Commentary

What Congress can learn from Google

Chances are good that legislation to “cap and auction” greenhouse gas (GHG) emissions will become law as early as 2009. While many environmentalists, utilities, and energy companies agree that cap and auction is the right framework, huge differences remain. Environmentalists want an 80% reduction of GHG emissions by 2050, or sooner. Energy companies want more modest reductions and for pollution allowances to be given away rather than auctioned. The energy lobby will likely favor, and environmentalists oppose, a “safety valve” to prevent the price of carbon dioxide (and thus the cost of energy) from rising too high.

Though the regulatory aspects of managing greenhouse gases are important, the biggest reductions in emissions won’t come from regulations but from technology innovations that lower the price of clean energy. The opportunity for agreement between industry and environmentalists lies in using revenues from auctioning emissions allowances to fund major investment in clean energy technology and infrastructure. But before describing what this win-win might look like, we need to understand the lessons of the Kyoto treaty.

The failure of Kyoto

Many environmentalists believe that Kyoto’s failure is due to Bush administration opposition to it. This story gives too much credit to the U.S. and too little responsibility to the wealthy nations that ratified Kyoto. The latter saw their GHG emissions go up, not down, by 4% from 2000 to 2004. In Britain and Germany, emissions fell not because of Kyoto but because Margaret Thatcher broke the coal miners’ union, moving Britain to cleaner-burning natural gas, and because the East German economy collapsed after the fall of communism, reducing a reunified Germany’s reliance on dirty coal plants. When you remove Germany and Britain from the calculation, European emissions rose 10% between 1990 and 2005. The reality is that Europe hasn’t reduced its emissions because its policymakers fear the backlash that will result from higher energy prices and slower economic growth.

U.S. lawmakers considering cap-and-auction legislation will soon face the same challenge as lawmakers in Europe: increase energy prices too much and face a public backlash; increase them too little and have no impact on emissions. This is the heart of the Kyoto problem. For regulations to work, the price of fossil fuels must increase enough that clean energy alternatives become cost-competitive.

“Renewable Energy Cheaper than Coal”

There is a better way. Instead of making clean energy relatively cheaper, a new, post-Kyoto agreement should focus on making clean energy absolutely cheaper. The right model comes not from past efforts dealing with pollution problems but rather from investments in technology innovation and infrastructure. Silicon Valley, we often forget, was largely built on U.S. government contracts. In the 1950s, the Pentagon guaranteed the market for computer microchips, driving the cost of a single microchip down from $1,000 to $20 in less than a decade. Before that the Pentagon subsidized radio. And the Internet’s precursor was invented in a Defense Department lab.

● RECORD EXTRACTS
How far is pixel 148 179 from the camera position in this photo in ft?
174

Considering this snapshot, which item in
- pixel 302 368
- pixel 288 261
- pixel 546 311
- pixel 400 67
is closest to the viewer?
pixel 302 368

● REQUIREMENTS
#1 According to the commentary on what Congress can learn from Google, by how much did greenhouse gas emissions rise from 2000 to 2004 in the wealthy nations that ratified Kyoto?
#2 Write out the part of the commentary starting at "U.S. lawmakers considering" and ending at "alternatives become cost-competitive.".

● ANSWER LIST
#1 They rose by 4%.

#2
U.S. lawmakers considering cap-and-auction legislation will soon face the same challenge as lawmakers in Europe: increase energy prices too much and face a public backlash; increase them too little and have no impact on emissions. This is the heart of the Kyoto problem. For regulations to work, the price of fossil fuels must increase enough that clean energy alternatives become cost-competitive.